The Bluebell Railway had hoped to preserve No. 80154, the last steam locomotive to be built at Brighton Works, but this ultimately did not occur as the railway did not have the funds available.

=== Locomotives ===

Fifteen Class 4 tank engines have been preserved - the most of any BR Standard class. All were built at Brighton Works except 80002, which was constructed at Derby Works.

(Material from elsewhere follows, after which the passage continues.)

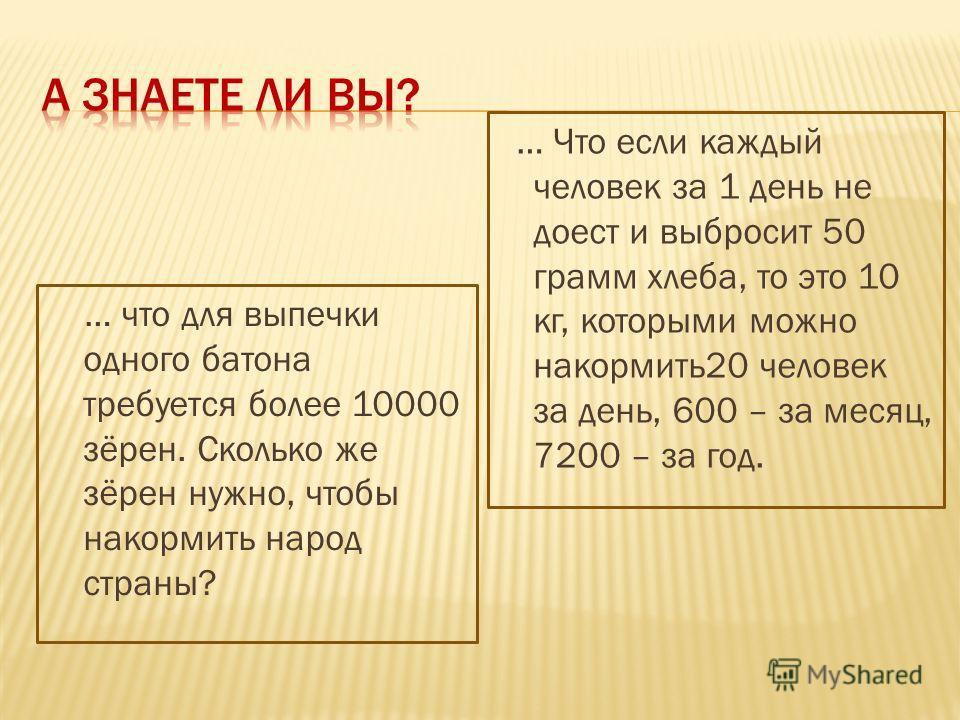 … что для выпечки одного батона требуется более 10000 зёрен. Сколько же зёрен нужно, чтобы накормить народ страны? … Что если каждый человек за 1 день не доест и выбросит 50 грамм хлеба, то это 10 кг, которыми можно накормить20 человек за день, 600 –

| Number | Builder | Built | Withdrawn | Service life | Location | Livery | Status | Image |
|---|---|---|---|---|---|---|---|---|
| 80002 | Derby Works | Nov 1952 | March 1967 | 14 years, 4 months | Keighley and Worth Valley Railway | BR Lined Black, Early Emblem | On static display in the Exhibition Shed at Oxenhope whilst awaiting a full overhaul. Boiler certificate expired in 2013. |  |
| 80064 | Brighton Works | June 1953 | Sep 1965 | 12 years, 3 months | West Somerset Railway | BR Lined Black, Early Emblem | Boiler certificate expired in 1991. Gifted to the West Somerset Railway Association in 2023. |  |
| 80072 | Brighton Works | Nov 1953 | July 1965 | 11 years, 8 months | Llangollen Railway | BR Lined Black, Late Emblem |  |  |
| 80078 | Brighton Works | Feb 1954 | July 1965 | 11 years, 5 months | Mid Norfolk Railway. | BR Lined Black, Early Emblem | Overhaul completed in 2017. |  |
| 80079 | Brighton Works | March 1954 | July 1965 | 11 years, 4 months | Severn Valley Railway | BR Lined Black, Late Emblem | On static display at Barrow Hill Roundhouse whilst awaiting a full overhaul. |  |
| 80080 | Brighton Works | March 1954 | July 1965 | 11 years, 4 months | North Norfolk Railway | BR Lined Black, Late Emblem | Overhaul completed in 2019. Owned by The Princess Royal Class Locomotive Trust. On 5-year loan to the North Norfolk Railway from May 2025. |  |
| 80097 | Brighton Works | Dec 1954 | July 1965 | 10 years, 7 months | East Lancashire Railway | BR Lined Black, Early Emblem |  |  |
| 80098 | Brighton Works | Dec 1954 | July 1965 | 10 years, 7 months | Midland Railway - Butterley | BR Lined Black, Late Emblem |  |  |
| 80100 | Brighton Works | Jan 1955 | July 1965 | 10 years, 6 months | Bluebell Railway | N/A | Awaiting restoration from scrapyard condition. | Photograph showing a railway locomotive in scrapyard condition at Horsted Keynes station. |
| 80104 | Brighton Works | March 1955 | July 1965 | 10 years, 4 months | Tyseley Locomotive Works | BR Lined Black, Late Emblem |  |  |
| 80105 | Brighton Works | April 1955 | July 1965 | 10 years, 3 months | Strathspey Railway | BR Lined Black, Early Emblem |  |  |
| 80135 | Brighton Works | April 1956 | July 1965 | 9 years, 3 months | North Yorkshire Moors Railway | BR Lined Green, Late Emblem |  |  |
| 80136 | Brighton Works | May 1956 | July 1965 | 9 years, 2 months | North Yorkshire Moors Railway | BR Lined Black, Early Emblem | Overhaul completed in 2016. |  |
| 80150 | Brighton Works | Dec 1956 | Nov 1965 | 8 years, 11 months | Mid Hants Railway |  | Awaiting restoration from scrapyard condition. |  |
| 80151 | Brighton Works | Jan 1957 | June 1967 | 10 years, 5 months | Bluebell Railway |  | Overhaul completed in 2019. |  |

==In fiction==
Belle, a character from Thomas & Friends, is loosely based on this engine. The difference is that she has water cannons on top of her tanks (for a role as a fictional fire engine) and a large brass bell.

== Models ==
The Hornby Dublo range of 00 gauge model railways produced by Meccano Ltd released a model of the Standard 4 tank in 1954. This was Hornby's first entirely new postwar introduction. The model passed to Wrenn, and remained in their range until the 1990s.